Exercise ->
Reproduce the text of every one of the records below word for word, omitting the pictures.

Material supplied ->
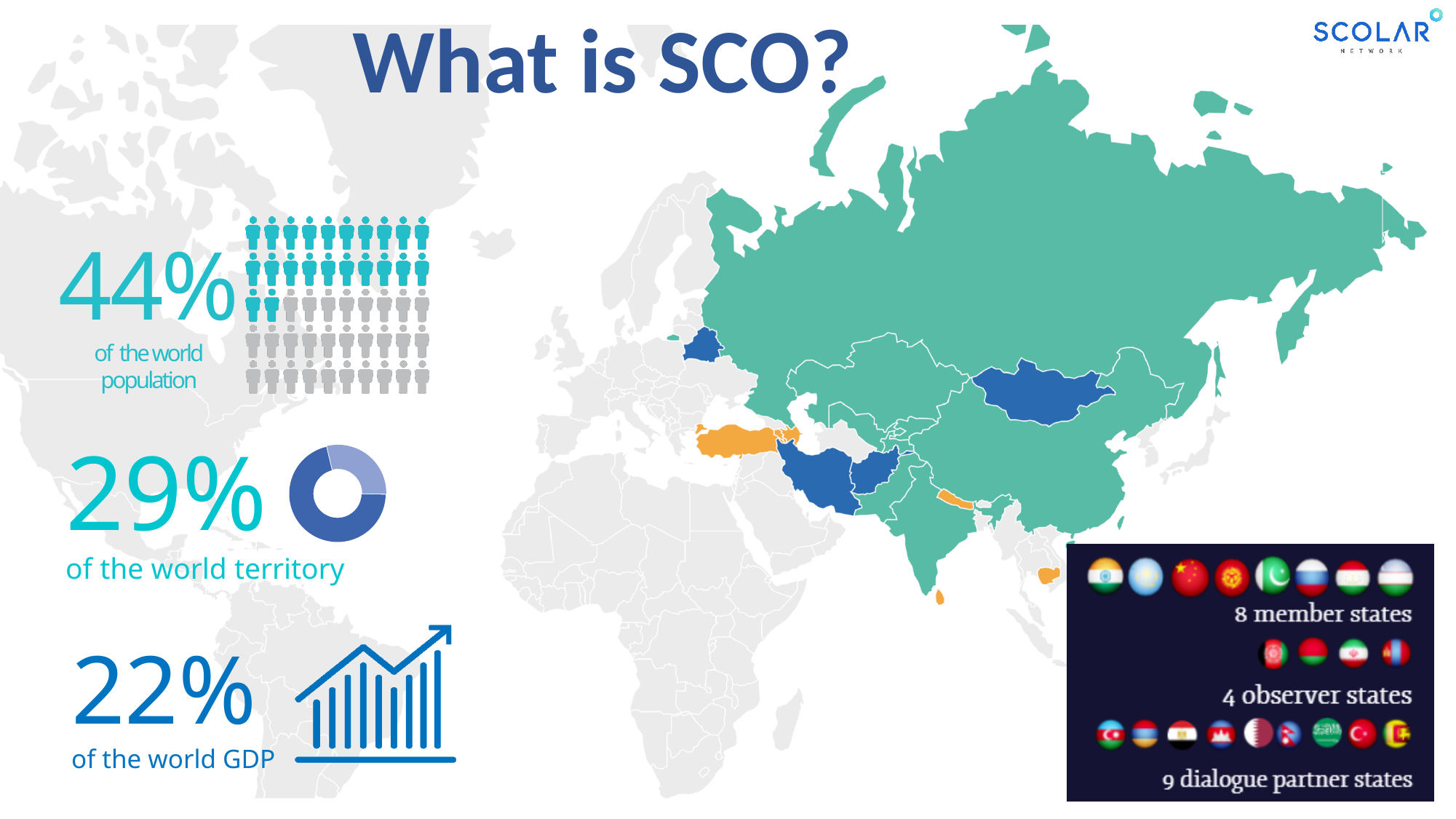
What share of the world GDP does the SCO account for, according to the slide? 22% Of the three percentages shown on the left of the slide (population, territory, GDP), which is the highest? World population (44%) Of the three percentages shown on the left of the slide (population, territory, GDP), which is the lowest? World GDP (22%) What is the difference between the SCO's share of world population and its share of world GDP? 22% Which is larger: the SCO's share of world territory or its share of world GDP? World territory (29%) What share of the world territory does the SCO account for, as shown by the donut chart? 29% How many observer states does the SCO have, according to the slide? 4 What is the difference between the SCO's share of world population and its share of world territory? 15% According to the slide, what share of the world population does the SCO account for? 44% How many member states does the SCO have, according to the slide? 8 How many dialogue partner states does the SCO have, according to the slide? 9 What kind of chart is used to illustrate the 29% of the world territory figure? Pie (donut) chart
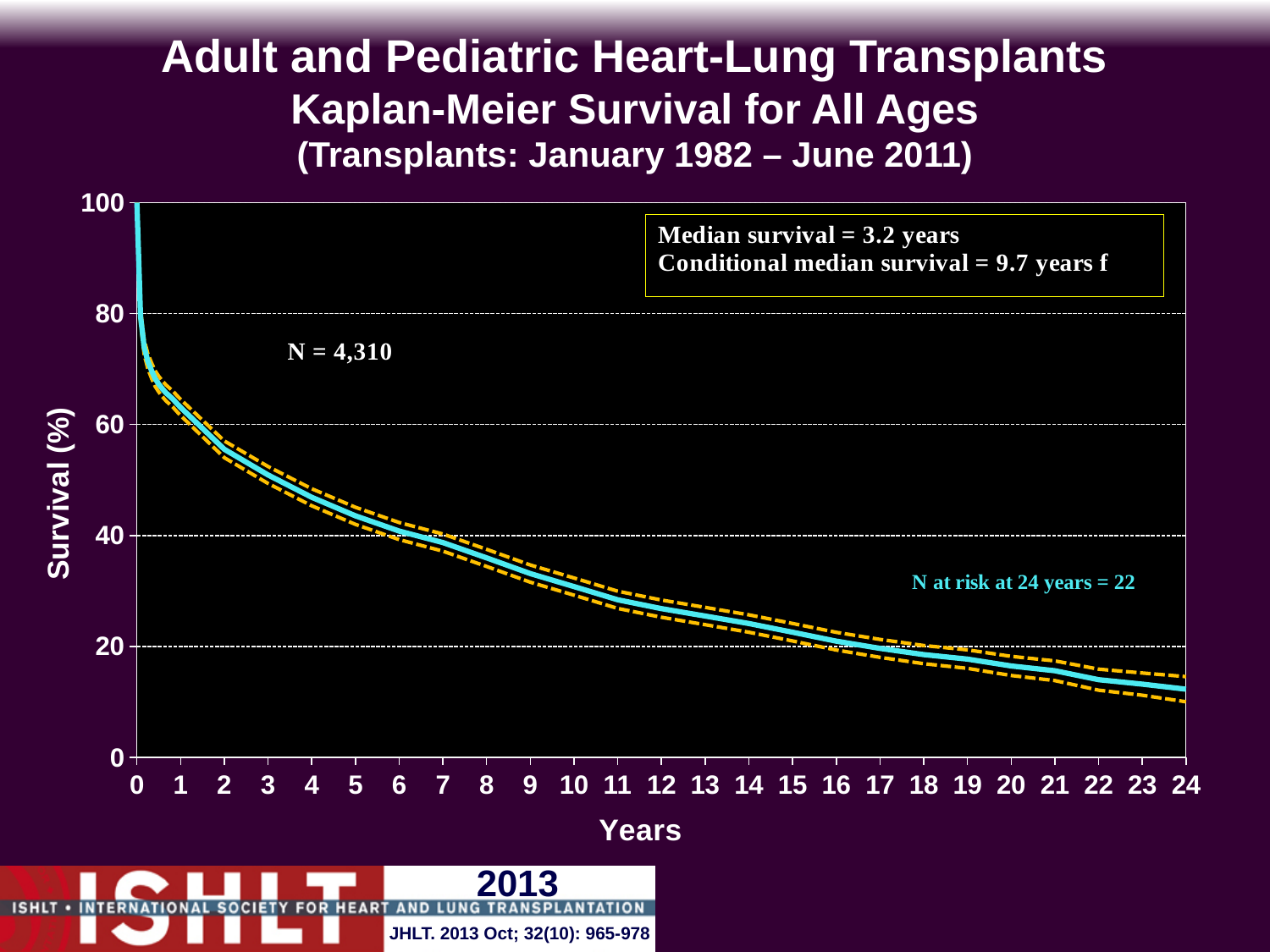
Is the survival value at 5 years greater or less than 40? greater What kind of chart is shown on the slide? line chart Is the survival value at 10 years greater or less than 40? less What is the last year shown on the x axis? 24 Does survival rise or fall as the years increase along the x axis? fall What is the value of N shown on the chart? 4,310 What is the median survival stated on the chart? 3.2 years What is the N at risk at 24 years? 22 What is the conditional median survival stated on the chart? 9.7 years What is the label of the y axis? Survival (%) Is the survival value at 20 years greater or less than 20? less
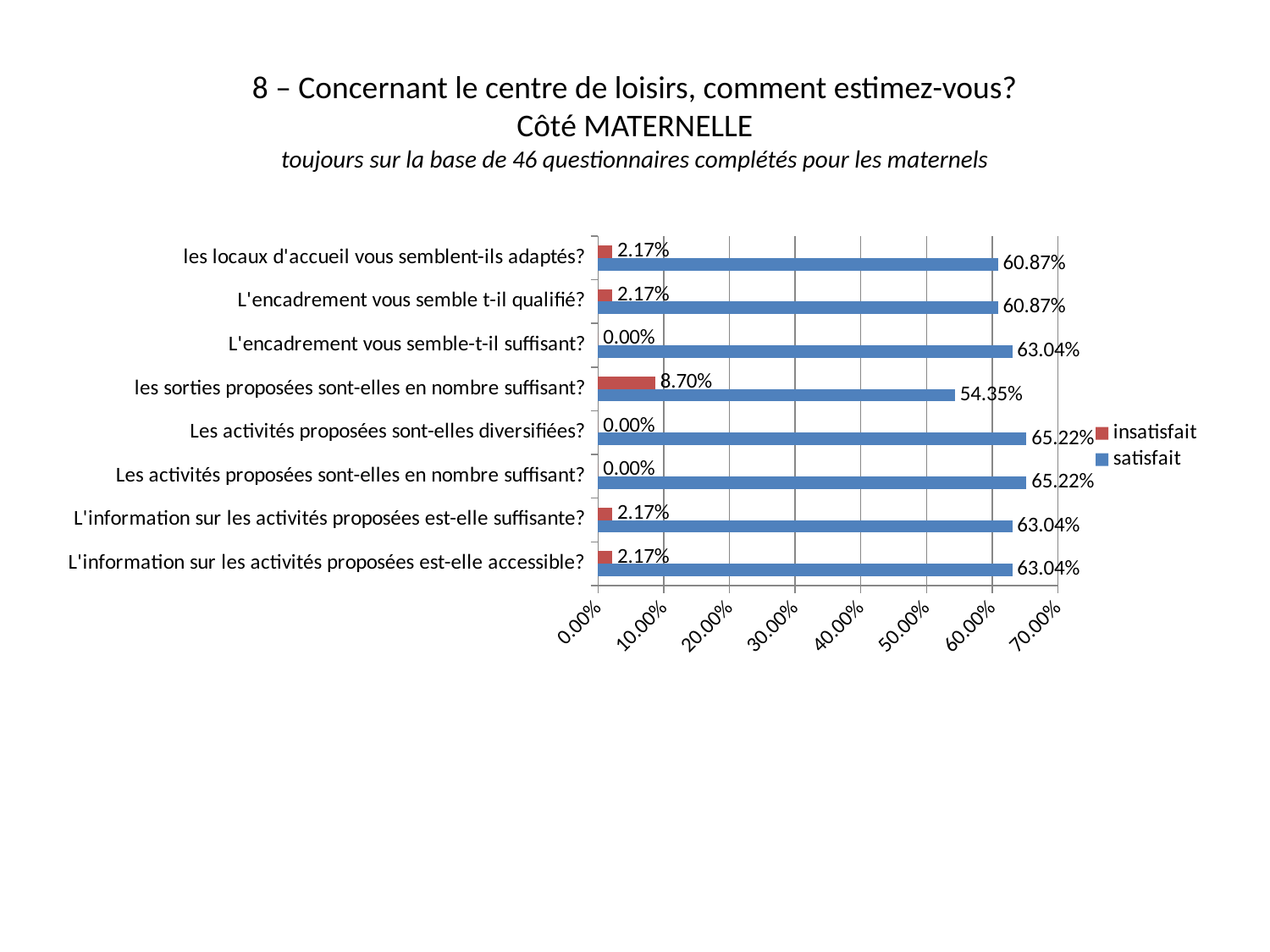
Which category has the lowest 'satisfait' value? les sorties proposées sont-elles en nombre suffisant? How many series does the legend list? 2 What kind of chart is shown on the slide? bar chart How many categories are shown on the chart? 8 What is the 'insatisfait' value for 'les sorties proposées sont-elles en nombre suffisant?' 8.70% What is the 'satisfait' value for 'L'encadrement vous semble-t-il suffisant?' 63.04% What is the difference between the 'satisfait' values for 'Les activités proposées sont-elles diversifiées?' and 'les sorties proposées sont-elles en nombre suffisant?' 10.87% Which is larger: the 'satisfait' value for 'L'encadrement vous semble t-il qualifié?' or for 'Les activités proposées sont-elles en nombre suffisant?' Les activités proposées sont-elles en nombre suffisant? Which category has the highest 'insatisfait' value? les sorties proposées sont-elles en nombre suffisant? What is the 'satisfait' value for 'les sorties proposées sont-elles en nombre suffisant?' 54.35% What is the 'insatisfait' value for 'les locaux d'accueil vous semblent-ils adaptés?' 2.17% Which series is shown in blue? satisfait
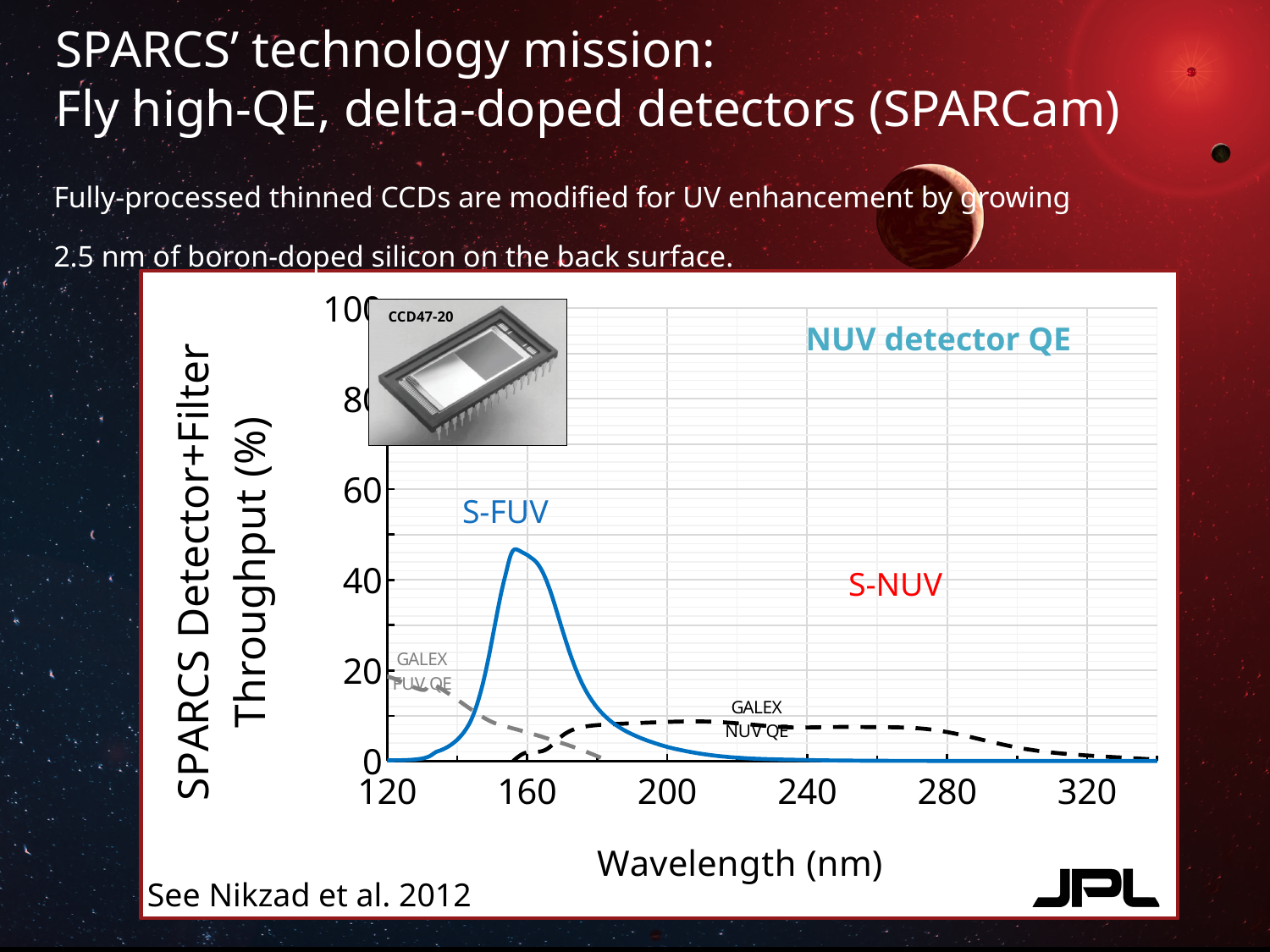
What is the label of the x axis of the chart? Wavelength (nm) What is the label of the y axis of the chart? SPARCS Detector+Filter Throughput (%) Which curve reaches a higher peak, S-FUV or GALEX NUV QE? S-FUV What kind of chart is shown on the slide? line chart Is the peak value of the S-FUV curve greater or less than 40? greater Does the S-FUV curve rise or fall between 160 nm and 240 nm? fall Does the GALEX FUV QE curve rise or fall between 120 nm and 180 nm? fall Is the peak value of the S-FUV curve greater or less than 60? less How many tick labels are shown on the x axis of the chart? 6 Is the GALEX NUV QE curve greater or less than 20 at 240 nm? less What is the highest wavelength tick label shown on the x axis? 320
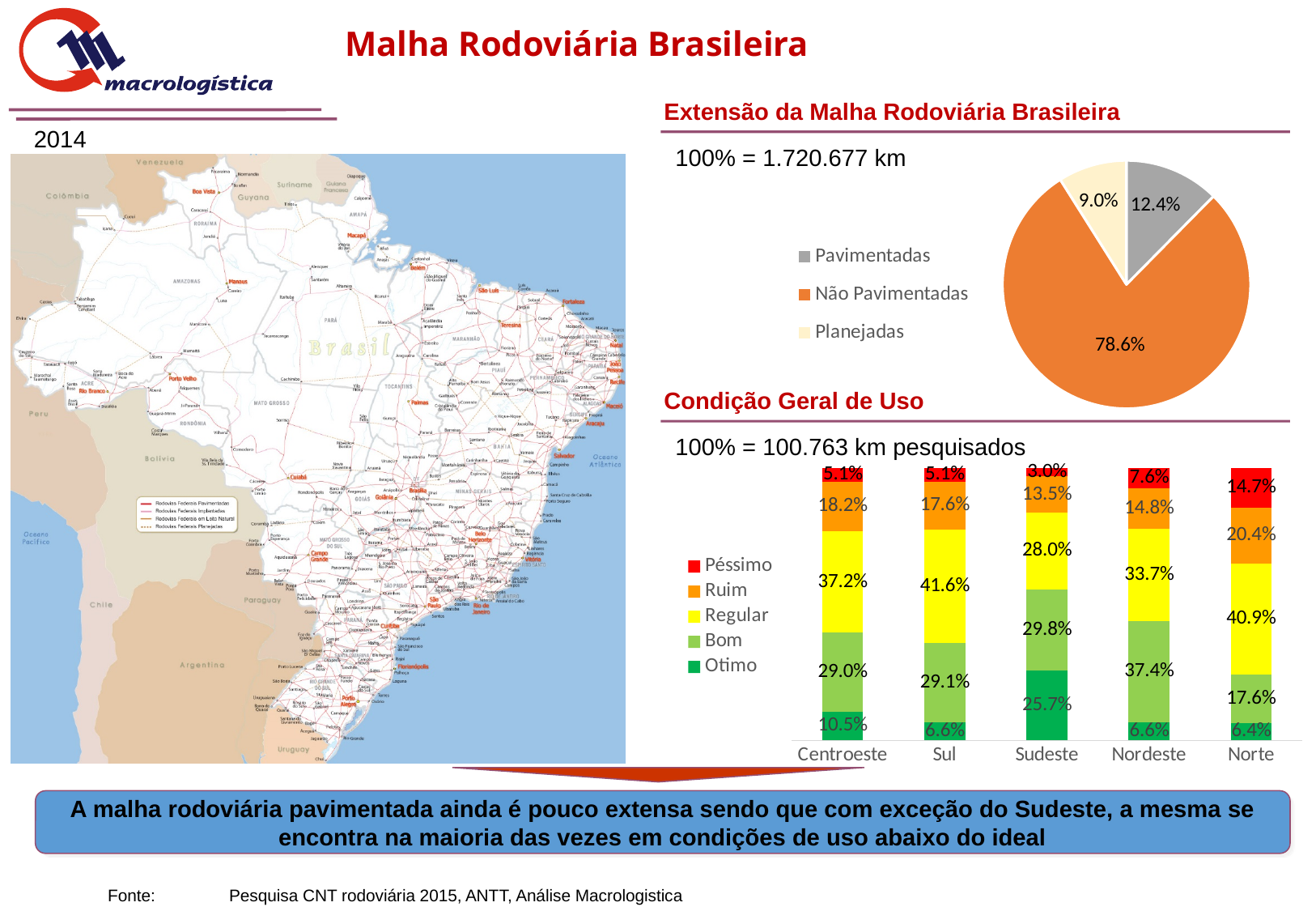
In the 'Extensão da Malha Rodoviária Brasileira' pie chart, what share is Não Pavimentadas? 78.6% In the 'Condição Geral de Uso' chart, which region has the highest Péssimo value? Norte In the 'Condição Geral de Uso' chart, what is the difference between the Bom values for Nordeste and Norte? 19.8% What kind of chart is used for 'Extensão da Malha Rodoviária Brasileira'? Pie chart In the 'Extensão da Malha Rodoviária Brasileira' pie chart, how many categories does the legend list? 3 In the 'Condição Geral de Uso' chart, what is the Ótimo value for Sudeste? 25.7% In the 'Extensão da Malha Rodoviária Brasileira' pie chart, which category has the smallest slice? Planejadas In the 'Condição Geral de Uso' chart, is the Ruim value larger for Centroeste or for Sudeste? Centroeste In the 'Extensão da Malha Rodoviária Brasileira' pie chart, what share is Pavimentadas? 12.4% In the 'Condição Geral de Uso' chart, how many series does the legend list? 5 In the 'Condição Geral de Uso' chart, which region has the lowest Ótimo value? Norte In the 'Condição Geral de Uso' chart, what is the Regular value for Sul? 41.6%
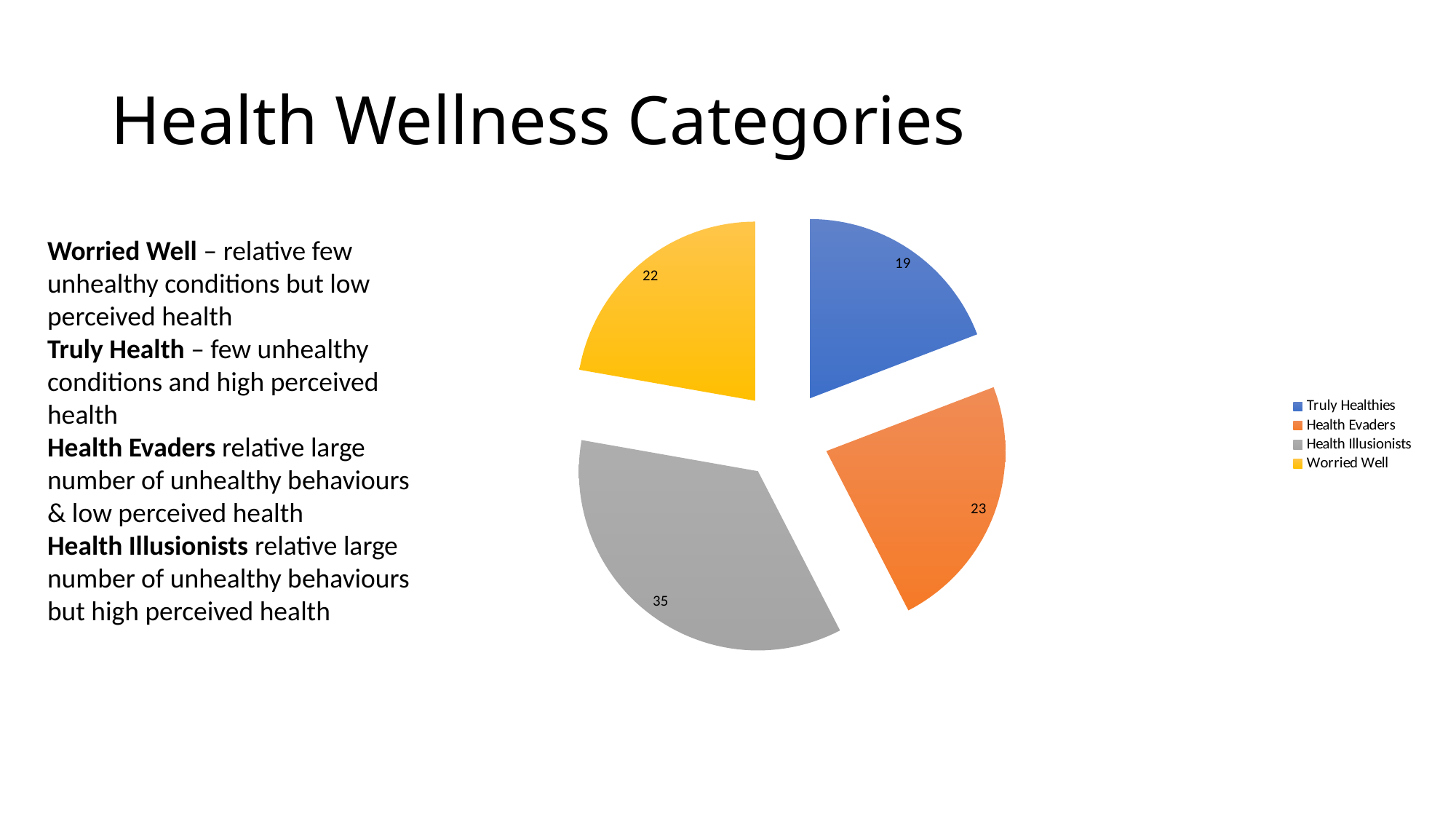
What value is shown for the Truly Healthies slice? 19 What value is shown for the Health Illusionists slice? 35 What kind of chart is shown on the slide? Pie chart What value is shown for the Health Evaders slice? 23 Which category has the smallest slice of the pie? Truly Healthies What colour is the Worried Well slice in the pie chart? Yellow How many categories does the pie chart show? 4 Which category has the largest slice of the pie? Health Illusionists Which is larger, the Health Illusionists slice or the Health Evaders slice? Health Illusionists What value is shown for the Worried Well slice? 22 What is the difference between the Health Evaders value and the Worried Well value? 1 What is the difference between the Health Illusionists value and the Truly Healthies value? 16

Your solution ->
What share of the world GDP does the SCO account for, according to the slide? 22% Of the three percentages shown on the left of the slide (population, territory, GDP), which is the highest? World population (44%) Of the three percentages shown on the left of the slide (population, territory, GDP), which is the lowest? World GDP (22%) What is the difference between the SCO's share of world population and its share of world GDP? 22% Which is larger: the SCO's share of world territory or its share of world GDP? World territory (29%) What share of the world territory does the SCO account for, as shown by the donut chart? 29% How many observer states does the SCO have, according to the slide? 4 What is the difference between the SCO's share of world population and its share of world territory? 15% According to the slide, what share of the world population does the SCO account for? 44% How many member states does the SCO have, according to the slide? 8 How many dialogue partner states does the SCO have, according to the slide? 9 What kind of chart is used to illustrate the 29% of the world territory figure? Pie (donut) chart
Is the survival value at 5 years greater or less than 40? greater What kind of chart is shown on the slide? line chart Is the survival value at 10 years greater or less than 40? less What is the last year shown on the x axis? 24 Does survival rise or fall as the years increase along the x axis? fall What is the value of N shown on the chart? 4,310 What is the median survival stated on the chart? 3.2 years What is the N at risk at 24 years? 22 What is the conditional median survival stated on the chart? 9.7 years What is the label of the y axis? Survival (%) Is the survival value at 20 years greater or less than 20? less
Which category has the lowest 'satisfait' value? les sorties proposées sont-elles en nombre suffisant? How many series does the legend list? 2 What kind of chart is shown on the slide? bar chart How many categories are shown on the chart? 8 What is the 'insatisfait' value for 'les sorties proposées sont-elles en nombre suffisant?' 8.70% What is the 'satisfait' value for 'L'encadrement vous semble-t-il suffisant?' 63.04% What is the difference between the 'satisfait' values for 'Les activités proposées sont-elles diversifiées?' and 'les sorties proposées sont-elles en nombre suffisant?' 10.87% Which is larger: the 'satisfait' value for 'L'encadrement vous semble t-il qualifié?' or for 'Les activités proposées sont-elles en nombre suffisant?' Les activités proposées sont-elles en nombre suffisant? Which category has the highest 'insatisfait' value? les sorties proposées sont-elles en nombre suffisant? What is the 'satisfait' value for 'les sorties proposées sont-elles en nombre suffisant?' 54.35% What is the 'insatisfait' value for 'les locaux d'accueil vous semblent-ils adaptés?' 2.17% Which series is shown in blue? satisfait
What is the label of the x axis of the chart? Wavelength (nm) What is the label of the y axis of the chart? SPARCS Detector+Filter Throughput (%) Which curve reaches a higher peak, S-FUV or GALEX NUV QE? S-FUV What kind of chart is shown on the slide? line chart Is the peak value of the S-FUV curve greater or less than 40? greater Does the S-FUV curve rise or fall between 160 nm and 240 nm? fall Does the GALEX FUV QE curve rise or fall between 120 nm and 180 nm? fall Is the peak value of the S-FUV curve greater or less than 60? less How many tick labels are shown on the x axis of the chart? 6 Is the GALEX NUV QE curve greater or less than 20 at 240 nm? less What is the highest wavelength tick label shown on the x axis? 320
In the 'Extensão da Malha Rodoviária Brasileira' pie chart, what share is Não Pavimentadas? 78.6% In the 'Condição Geral de Uso' chart, which region has the highest Péssimo value? Norte In the 'Condição Geral de Uso' chart, what is the difference between the Bom values for Nordeste and Norte? 19.8% What kind of chart is used for 'Extensão da Malha Rodoviária Brasileira'? Pie chart In the 'Extensão da Malha Rodoviária Brasileira' pie chart, how many categories does the legend list? 3 In the 'Condição Geral de Uso' chart, what is the Ótimo value for Sudeste? 25.7% In the 'Extensão da Malha Rodoviária Brasileira' pie chart, which category has the smallest slice? Planejadas In the 'Condição Geral de Uso' chart, is the Ruim value larger for Centroeste or for Sudeste? Centroeste In the 'Extensão da Malha Rodoviária Brasileira' pie chart, what share is Pavimentadas? 12.4% In the 'Condição Geral de Uso' chart, how many series does the legend list? 5 In the 'Condição Geral de Uso' chart, which region has the lowest Ótimo value? Norte In the 'Condição Geral de Uso' chart, what is the Regular value for Sul? 41.6%
What value is shown for the Truly Healthies slice? 19 What value is shown for the Health Illusionists slice? 35 What kind of chart is shown on the slide? Pie chart What value is shown for the Health Evaders slice? 23 Which category has the smallest slice of the pie? Truly Healthies What colour is the Worried Well slice in the pie chart? Yellow How many categories does the pie chart show? 4 Which category has the largest slice of the pie? Health Illusionists Which is larger, the Health Illusionists slice or the Health Evaders slice? Health Illusionists What value is shown for the Worried Well slice? 22 What is the difference between the Health Evaders value and the Worried Well value? 1 What is the difference between the Health Illusionists value and the Truly Healthies value? 16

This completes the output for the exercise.